Salió y atravesó la explanada de delante del templo de Esculapio. En el edificio principal de la isla vio ondear el lábaro de la Novena legión. Marco Emilio Lépido estaba presente con sus soldados. Solo un loco se habría expuesto a una acción de cualquier tipo con toda una cohorte acuartelada en el corazón de Roma y el resto de la legión un poco extramuros.
Romae, in Domo Publica, a. D. VIII Id. Mari., hora octava.
Roma, residencia del pontífice máximo, 8 de marzo, una de la tarde.
Silio entró directamente en la cocina para vigilar que la colación de César estuviese lista. Lo de costumbre: pan con aceite de oliva, queso mitad de vaca, mitad de oveja, alguna loncha de jamón galo de Cremona, los inevitables huevos duros con sal molida y achicorias amargas silvestres. Silio tomó la bandeja y se la llevó al escritorio.

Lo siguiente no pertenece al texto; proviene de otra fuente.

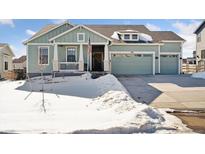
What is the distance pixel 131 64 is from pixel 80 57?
9.60 ft

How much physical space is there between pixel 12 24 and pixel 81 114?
11.1 ft

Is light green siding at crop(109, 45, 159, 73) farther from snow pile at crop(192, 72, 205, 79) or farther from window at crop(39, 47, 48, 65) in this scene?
snow pile at crop(192, 72, 205, 79)

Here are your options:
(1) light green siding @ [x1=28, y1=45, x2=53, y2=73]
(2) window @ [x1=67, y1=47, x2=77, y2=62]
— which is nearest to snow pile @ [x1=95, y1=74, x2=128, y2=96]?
(1) light green siding @ [x1=28, y1=45, x2=53, y2=73]

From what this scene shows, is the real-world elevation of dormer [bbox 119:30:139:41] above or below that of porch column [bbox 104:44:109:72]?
above

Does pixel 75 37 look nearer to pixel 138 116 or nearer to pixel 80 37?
pixel 80 37

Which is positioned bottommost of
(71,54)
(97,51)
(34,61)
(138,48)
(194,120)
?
(194,120)

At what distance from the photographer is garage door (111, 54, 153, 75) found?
14.0 meters

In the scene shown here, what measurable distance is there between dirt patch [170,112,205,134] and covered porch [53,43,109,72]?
296 inches

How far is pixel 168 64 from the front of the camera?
16312 millimetres

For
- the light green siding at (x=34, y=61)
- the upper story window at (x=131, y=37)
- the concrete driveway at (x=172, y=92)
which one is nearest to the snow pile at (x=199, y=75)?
the concrete driveway at (x=172, y=92)

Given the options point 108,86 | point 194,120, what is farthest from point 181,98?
point 108,86

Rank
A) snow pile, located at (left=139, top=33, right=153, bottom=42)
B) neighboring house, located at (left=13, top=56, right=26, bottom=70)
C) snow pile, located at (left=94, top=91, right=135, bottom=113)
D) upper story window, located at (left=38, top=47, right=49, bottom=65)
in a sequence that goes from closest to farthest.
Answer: snow pile, located at (left=94, top=91, right=135, bottom=113) → neighboring house, located at (left=13, top=56, right=26, bottom=70) → upper story window, located at (left=38, top=47, right=49, bottom=65) → snow pile, located at (left=139, top=33, right=153, bottom=42)

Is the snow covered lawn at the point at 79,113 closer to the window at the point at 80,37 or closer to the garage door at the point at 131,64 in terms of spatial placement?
the garage door at the point at 131,64
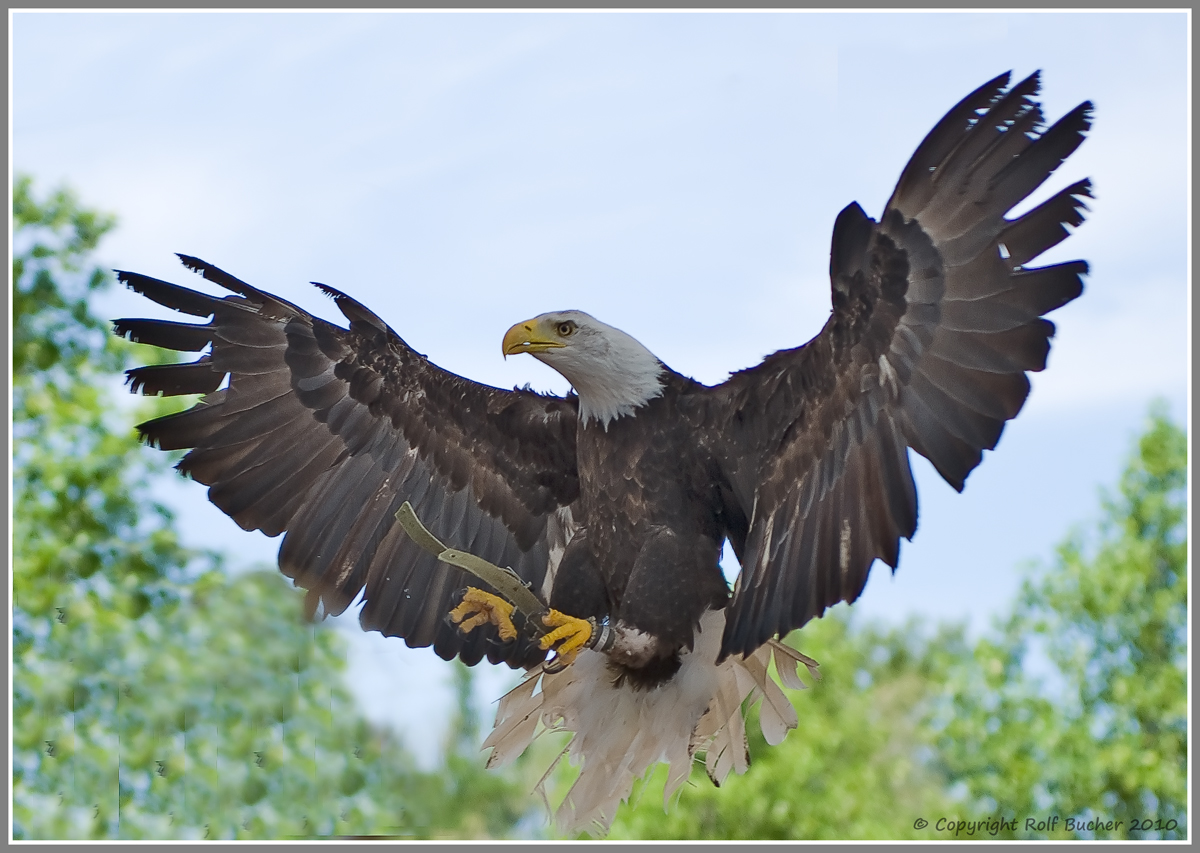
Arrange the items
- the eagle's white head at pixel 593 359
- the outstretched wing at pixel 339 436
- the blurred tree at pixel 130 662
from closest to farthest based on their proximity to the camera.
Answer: the eagle's white head at pixel 593 359, the outstretched wing at pixel 339 436, the blurred tree at pixel 130 662

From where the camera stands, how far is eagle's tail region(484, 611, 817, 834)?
3.06 meters

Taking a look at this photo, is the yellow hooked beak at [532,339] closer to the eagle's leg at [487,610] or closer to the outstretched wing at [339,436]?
the outstretched wing at [339,436]

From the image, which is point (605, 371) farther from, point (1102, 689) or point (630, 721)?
point (1102, 689)

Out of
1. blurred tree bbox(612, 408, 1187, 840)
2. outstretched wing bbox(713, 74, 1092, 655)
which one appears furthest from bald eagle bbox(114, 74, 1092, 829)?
blurred tree bbox(612, 408, 1187, 840)

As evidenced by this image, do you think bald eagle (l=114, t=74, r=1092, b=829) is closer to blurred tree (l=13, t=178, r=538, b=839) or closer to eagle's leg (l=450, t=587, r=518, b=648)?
eagle's leg (l=450, t=587, r=518, b=648)

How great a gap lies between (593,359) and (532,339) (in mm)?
160

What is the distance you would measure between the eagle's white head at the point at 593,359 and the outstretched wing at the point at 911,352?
390mm

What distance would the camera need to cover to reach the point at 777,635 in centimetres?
254

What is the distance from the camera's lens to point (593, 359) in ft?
9.64

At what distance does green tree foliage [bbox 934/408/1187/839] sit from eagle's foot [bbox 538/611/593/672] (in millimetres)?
8106

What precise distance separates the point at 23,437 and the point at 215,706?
2.84 metres

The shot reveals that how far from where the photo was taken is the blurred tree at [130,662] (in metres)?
7.98

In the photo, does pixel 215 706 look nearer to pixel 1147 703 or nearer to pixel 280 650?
pixel 280 650

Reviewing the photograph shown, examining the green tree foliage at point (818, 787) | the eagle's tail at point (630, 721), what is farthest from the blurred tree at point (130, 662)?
the eagle's tail at point (630, 721)
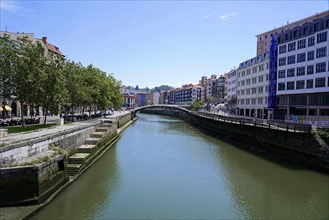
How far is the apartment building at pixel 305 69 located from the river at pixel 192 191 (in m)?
22.2

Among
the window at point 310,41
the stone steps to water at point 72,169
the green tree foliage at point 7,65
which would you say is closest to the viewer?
the stone steps to water at point 72,169

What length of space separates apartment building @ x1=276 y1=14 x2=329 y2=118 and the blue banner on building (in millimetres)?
1593

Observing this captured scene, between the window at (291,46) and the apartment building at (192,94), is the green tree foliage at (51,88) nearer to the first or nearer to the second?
the window at (291,46)

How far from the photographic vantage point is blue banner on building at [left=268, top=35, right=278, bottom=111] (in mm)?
59062

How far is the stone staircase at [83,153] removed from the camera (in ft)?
76.3

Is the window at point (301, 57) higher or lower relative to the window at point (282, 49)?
lower

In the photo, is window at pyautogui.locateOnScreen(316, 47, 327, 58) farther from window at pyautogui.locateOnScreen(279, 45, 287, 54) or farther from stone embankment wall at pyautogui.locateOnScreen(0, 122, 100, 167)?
stone embankment wall at pyautogui.locateOnScreen(0, 122, 100, 167)

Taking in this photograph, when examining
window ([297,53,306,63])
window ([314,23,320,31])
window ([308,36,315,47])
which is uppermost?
window ([314,23,320,31])

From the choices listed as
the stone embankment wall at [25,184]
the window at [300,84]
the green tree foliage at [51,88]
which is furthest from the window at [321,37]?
the stone embankment wall at [25,184]

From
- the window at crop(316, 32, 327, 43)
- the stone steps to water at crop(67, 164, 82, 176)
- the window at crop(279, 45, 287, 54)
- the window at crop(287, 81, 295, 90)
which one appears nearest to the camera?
the stone steps to water at crop(67, 164, 82, 176)

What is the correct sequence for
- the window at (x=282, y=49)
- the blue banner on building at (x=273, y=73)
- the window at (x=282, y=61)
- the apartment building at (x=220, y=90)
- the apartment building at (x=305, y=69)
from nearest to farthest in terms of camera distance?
the apartment building at (x=305, y=69)
the window at (x=282, y=49)
the window at (x=282, y=61)
the blue banner on building at (x=273, y=73)
the apartment building at (x=220, y=90)

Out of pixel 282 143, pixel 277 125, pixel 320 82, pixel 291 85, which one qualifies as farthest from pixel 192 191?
pixel 291 85

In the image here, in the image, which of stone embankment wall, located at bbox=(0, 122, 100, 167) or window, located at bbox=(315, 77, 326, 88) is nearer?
stone embankment wall, located at bbox=(0, 122, 100, 167)

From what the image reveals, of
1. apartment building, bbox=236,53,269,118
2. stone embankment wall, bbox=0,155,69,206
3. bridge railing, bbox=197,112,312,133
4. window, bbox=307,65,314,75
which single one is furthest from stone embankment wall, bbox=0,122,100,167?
apartment building, bbox=236,53,269,118
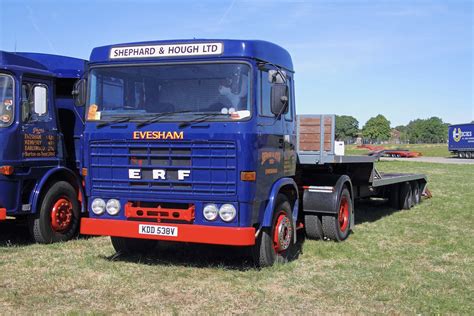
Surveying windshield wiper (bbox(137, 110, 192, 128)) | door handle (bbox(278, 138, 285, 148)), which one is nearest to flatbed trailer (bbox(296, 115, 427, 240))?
door handle (bbox(278, 138, 285, 148))

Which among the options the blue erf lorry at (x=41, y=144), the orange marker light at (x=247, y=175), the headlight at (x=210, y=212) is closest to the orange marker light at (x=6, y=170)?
the blue erf lorry at (x=41, y=144)

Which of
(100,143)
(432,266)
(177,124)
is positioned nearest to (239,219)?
(177,124)

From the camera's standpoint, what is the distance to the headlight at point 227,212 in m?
5.99

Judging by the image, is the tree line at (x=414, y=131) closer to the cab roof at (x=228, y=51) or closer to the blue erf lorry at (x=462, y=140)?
the blue erf lorry at (x=462, y=140)

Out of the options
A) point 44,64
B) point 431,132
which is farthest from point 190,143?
point 431,132

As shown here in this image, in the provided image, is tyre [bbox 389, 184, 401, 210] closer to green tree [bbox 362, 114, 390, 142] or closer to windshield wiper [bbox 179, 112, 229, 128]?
windshield wiper [bbox 179, 112, 229, 128]

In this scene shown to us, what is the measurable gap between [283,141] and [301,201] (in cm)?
198

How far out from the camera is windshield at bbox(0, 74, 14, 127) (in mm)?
7465

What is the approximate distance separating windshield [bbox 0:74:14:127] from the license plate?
269cm

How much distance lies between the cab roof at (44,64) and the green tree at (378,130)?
101901mm

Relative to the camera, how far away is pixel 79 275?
6.29 m

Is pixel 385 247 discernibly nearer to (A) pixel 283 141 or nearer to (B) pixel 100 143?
(A) pixel 283 141

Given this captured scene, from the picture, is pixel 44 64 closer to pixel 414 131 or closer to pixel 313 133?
pixel 313 133

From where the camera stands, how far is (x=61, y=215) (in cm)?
838
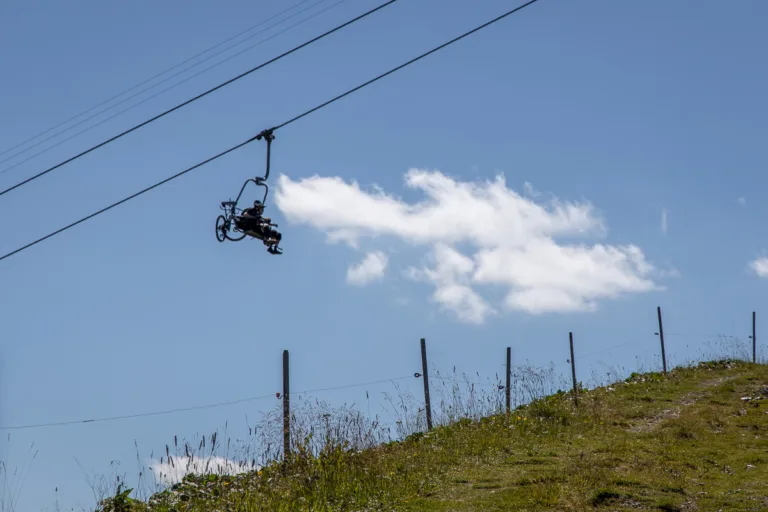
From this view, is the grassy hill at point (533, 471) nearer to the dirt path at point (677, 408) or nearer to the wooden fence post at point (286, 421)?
the dirt path at point (677, 408)

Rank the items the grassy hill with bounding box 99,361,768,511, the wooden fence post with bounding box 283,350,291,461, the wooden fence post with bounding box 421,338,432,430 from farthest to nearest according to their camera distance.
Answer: the wooden fence post with bounding box 421,338,432,430 < the wooden fence post with bounding box 283,350,291,461 < the grassy hill with bounding box 99,361,768,511

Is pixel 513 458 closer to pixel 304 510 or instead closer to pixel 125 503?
pixel 304 510

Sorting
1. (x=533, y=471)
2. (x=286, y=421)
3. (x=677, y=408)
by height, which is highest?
(x=677, y=408)

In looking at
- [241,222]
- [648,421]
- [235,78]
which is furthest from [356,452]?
[648,421]

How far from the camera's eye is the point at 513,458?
46.5 ft

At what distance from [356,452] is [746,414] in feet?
33.9

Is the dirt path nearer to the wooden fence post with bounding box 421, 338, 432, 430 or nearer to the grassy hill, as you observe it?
the grassy hill

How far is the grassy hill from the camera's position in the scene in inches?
449

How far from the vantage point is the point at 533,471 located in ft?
43.1

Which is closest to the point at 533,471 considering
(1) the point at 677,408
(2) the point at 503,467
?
(2) the point at 503,467

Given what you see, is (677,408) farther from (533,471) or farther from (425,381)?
(533,471)

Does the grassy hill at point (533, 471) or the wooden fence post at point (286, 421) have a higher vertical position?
the wooden fence post at point (286, 421)

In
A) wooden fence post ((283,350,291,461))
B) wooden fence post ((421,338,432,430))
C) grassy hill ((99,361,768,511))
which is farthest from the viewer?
wooden fence post ((421,338,432,430))

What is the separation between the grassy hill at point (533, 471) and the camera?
11406mm
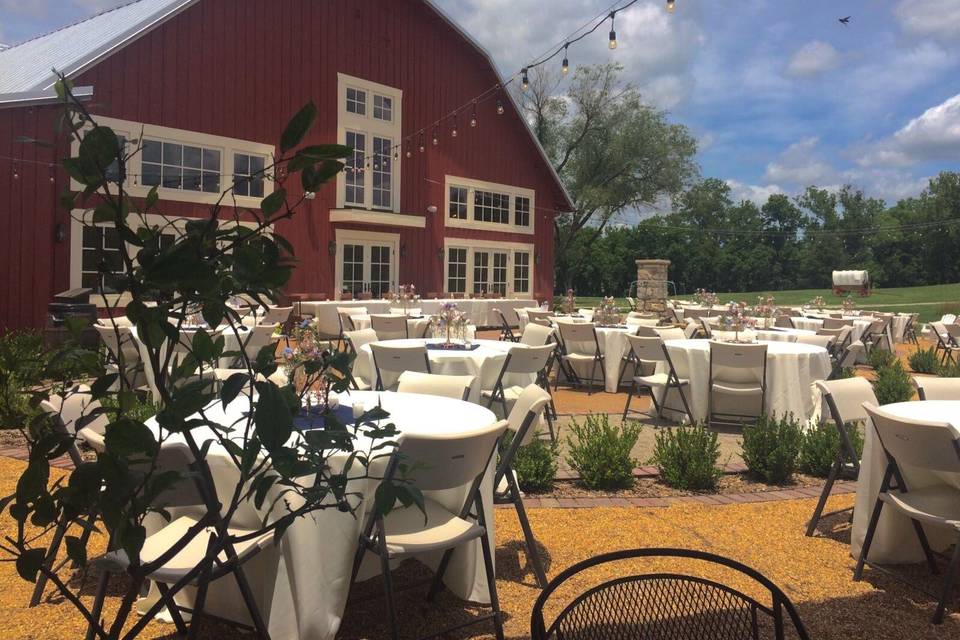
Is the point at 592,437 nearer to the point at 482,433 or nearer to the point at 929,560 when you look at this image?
the point at 929,560

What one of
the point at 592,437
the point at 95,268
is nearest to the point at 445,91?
the point at 592,437

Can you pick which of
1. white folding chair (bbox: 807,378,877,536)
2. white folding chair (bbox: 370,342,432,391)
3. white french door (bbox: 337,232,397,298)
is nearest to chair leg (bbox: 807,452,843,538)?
white folding chair (bbox: 807,378,877,536)

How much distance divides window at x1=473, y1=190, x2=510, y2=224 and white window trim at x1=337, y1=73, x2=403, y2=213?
2.58 meters

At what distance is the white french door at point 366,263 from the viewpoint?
51.8 feet

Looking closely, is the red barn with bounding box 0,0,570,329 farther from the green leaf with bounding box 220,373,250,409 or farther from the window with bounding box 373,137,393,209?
the green leaf with bounding box 220,373,250,409

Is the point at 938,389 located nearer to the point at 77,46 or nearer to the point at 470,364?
the point at 470,364

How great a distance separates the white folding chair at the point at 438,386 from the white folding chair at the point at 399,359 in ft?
5.16

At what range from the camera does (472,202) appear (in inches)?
734

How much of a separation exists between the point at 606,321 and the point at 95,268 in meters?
8.32

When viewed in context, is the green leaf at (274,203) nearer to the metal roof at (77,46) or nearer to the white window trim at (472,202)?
the metal roof at (77,46)

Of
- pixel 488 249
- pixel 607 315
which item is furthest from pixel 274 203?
pixel 488 249

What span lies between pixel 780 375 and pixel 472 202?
13.3 metres

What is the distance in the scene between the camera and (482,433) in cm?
234

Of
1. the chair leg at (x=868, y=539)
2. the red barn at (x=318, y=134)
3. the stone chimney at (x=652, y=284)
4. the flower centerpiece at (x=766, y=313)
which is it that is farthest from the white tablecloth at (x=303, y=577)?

—¿Dónde has estado? —le preguntó apenas hubo entrado.
—En la isla, mi comandante. Antistio quería saber cómo estabas.
—¿Y tú qué le has dicho?
—Que estabas muy bien y que te encontrabas trabajando.
—Casi es la pura verdad. Come algo también tú —añadió—, para mí es demasiada comida. ¿Has visto a mi mujer?
—No. Vengo de la cocina.
—Se ha ido al poco que tú y todavía no ha vuelto. Ya no es la misma, no tiene un momento de paz.
César comenzó a comer tomándose de vez en cuando un vaso de retico que le mandaba uno de sus oficiales destacado al pie de los Alpes orientales. Habló de las punzadas que le producía una vieja herida en el costado izquierdo, señal de que el tiempo no había mejorado aún y que no tardaría en volver a llover o peor. Silio cortó el pan y se comió una rebanada con un poco de sal y un huevo.
Se mostró de acuerdo en que la estación era más bien inclemente para aquel período del año ya en puertas de la primavera, y para los dos era evidente que la conversación estaba a mil leguas de distancia de sus pensamientos. Luego de golpe César se limpió los labios con una servilleta y dijo:
—Mientras estabas en la isla, ha llegado un mensaje de Publio Sextio.